### GIVEN PASSAGE
39In those days Mary set out and went with haste to a Judean town in the hill country, 40where she entered the house of Zechariah and greeted Elizabeth. 41When Elizabeth heard Mary’s greeting, the child leaped in her womb. And Elizabeth was filled with the Holy Spirit 42and exclaimed with a loud cry, “Blessed are you among women, and blessed is the fruit of your womb. 43And why has this happened to me, that the mother of my Lord comes to me? 44For as soon as I heard the sound of your greeting, the child in my womb leaped for joy. 45And blessed is she who believed that there would be a fulfillment of what was spoken to her by the Lord.”
I must confess that the first thought that struck me when I looked up today’s reading was ‘why did I get Mary and Elizabeth this year while Margaret (last week’s preacher) got John the Baptist?’
In as much as I do feel I’ve dealt with John adequately (and some would say more than adequately) over the years, I must admit that I do feel a certain kinship with John. He’s feisty, erratic, unpredictable, very male, and capable of doing crazy and offensive things. Truly he is a man after my own heart! Mary, on the other hand, is gentle, feminine, and, in this scene from Luke chapter one in particular, she is concerned with matters that seem to fall very squarely under the banner of ‘women’s business’!
According to Luke chapter one, Mary is somewhere in the hill country of Judea, visiting her cousin, Elizabeth, who is also pregnant.
This is something that women are apt to do during their pregnancies – get together with other women who are also pregnant, most particularly with other pregnant members of the family. These sorts of get-togethers tend to be women-only affairs in my experience, and for understandable reasons.

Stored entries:
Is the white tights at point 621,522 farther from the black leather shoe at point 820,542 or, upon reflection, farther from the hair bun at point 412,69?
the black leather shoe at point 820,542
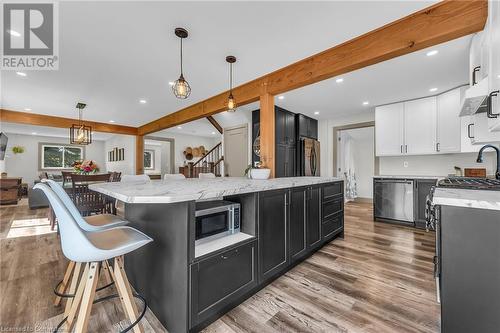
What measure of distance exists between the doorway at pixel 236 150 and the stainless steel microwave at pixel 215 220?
3823mm

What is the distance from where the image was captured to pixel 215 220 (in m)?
1.66

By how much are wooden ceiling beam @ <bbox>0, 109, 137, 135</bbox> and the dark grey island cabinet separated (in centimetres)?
544

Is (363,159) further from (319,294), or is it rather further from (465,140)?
(319,294)

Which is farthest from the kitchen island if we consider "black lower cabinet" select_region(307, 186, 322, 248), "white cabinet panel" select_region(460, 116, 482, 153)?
"white cabinet panel" select_region(460, 116, 482, 153)

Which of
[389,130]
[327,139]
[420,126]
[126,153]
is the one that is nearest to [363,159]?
[327,139]

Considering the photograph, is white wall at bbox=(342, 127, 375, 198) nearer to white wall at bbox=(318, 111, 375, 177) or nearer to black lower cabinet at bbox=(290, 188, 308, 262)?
white wall at bbox=(318, 111, 375, 177)

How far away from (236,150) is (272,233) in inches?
163

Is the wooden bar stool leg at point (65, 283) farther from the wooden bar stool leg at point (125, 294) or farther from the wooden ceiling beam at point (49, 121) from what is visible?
the wooden ceiling beam at point (49, 121)

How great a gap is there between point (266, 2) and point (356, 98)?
3042mm

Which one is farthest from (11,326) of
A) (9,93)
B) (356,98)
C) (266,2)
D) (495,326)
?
(356,98)

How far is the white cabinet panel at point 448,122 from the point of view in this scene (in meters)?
3.51

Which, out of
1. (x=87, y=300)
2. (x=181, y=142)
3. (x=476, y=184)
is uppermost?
(x=181, y=142)

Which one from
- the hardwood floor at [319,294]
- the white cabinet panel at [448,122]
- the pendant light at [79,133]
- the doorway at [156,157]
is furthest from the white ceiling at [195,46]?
the doorway at [156,157]

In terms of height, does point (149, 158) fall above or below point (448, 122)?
below
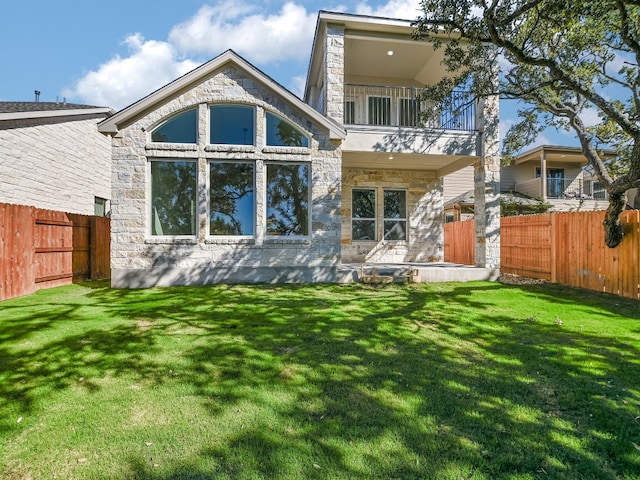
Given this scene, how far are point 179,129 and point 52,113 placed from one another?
17.4 feet

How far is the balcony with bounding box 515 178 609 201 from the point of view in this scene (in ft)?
68.0

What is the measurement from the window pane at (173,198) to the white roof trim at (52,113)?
4.59 meters

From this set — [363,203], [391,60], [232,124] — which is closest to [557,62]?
[391,60]

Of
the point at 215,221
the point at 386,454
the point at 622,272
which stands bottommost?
the point at 386,454

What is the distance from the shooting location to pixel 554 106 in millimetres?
10773

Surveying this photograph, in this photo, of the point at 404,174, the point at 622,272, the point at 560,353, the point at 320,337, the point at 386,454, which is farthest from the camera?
the point at 404,174

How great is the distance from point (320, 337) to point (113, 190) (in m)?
7.24

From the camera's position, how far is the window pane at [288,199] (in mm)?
9656

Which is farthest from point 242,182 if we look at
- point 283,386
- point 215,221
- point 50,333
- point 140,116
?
point 283,386

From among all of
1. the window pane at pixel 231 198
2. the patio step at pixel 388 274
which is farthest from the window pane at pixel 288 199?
the patio step at pixel 388 274

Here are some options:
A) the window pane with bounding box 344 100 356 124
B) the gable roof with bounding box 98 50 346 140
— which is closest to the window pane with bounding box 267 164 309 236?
the gable roof with bounding box 98 50 346 140

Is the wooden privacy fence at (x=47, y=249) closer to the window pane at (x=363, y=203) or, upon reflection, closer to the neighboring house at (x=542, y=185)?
the window pane at (x=363, y=203)

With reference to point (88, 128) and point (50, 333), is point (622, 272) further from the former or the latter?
point (88, 128)

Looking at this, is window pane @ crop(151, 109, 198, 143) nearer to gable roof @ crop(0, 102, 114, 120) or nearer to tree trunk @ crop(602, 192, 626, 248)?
gable roof @ crop(0, 102, 114, 120)
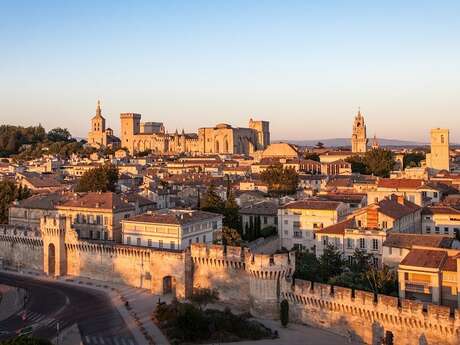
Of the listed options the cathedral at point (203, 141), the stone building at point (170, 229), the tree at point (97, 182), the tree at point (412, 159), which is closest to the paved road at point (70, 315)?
the stone building at point (170, 229)

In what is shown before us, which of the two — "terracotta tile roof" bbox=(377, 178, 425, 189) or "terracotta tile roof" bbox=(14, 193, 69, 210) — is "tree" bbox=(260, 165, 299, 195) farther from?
"terracotta tile roof" bbox=(14, 193, 69, 210)

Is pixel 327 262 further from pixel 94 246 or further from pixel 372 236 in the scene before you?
pixel 94 246

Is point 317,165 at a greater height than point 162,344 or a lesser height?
greater

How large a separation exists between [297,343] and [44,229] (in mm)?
26849

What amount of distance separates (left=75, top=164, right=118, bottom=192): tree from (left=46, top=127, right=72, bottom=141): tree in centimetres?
11053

### TASKS TO CARRY OUT
[1] In the sermon on Mary's visit to Elizabeth, which traits does the preacher list for John in the sentence beginning "He’s feisty"?
[2] Transcribe the sermon on Mary's visit to Elizabeth, starting at the words "According to Luke" and stopping after "for understandable reasons.".

### COMPLETED EXERCISE
[1]
- feisty
- erratic
- unpredictable
- very male
- capable of doing crazy and offensive things

[2]
According to Luke chapter one, Mary is somewhere in the hill country of Judea, visiting her cousin, Elizabeth, who is also pregnant.
This is something that women are apt to do during their pregnancies – get together with other women who are also pregnant, most particularly with other pregnant members of the family. These sorts of get-togethers tend to be women-only affairs in my experience, and for understandable reasons.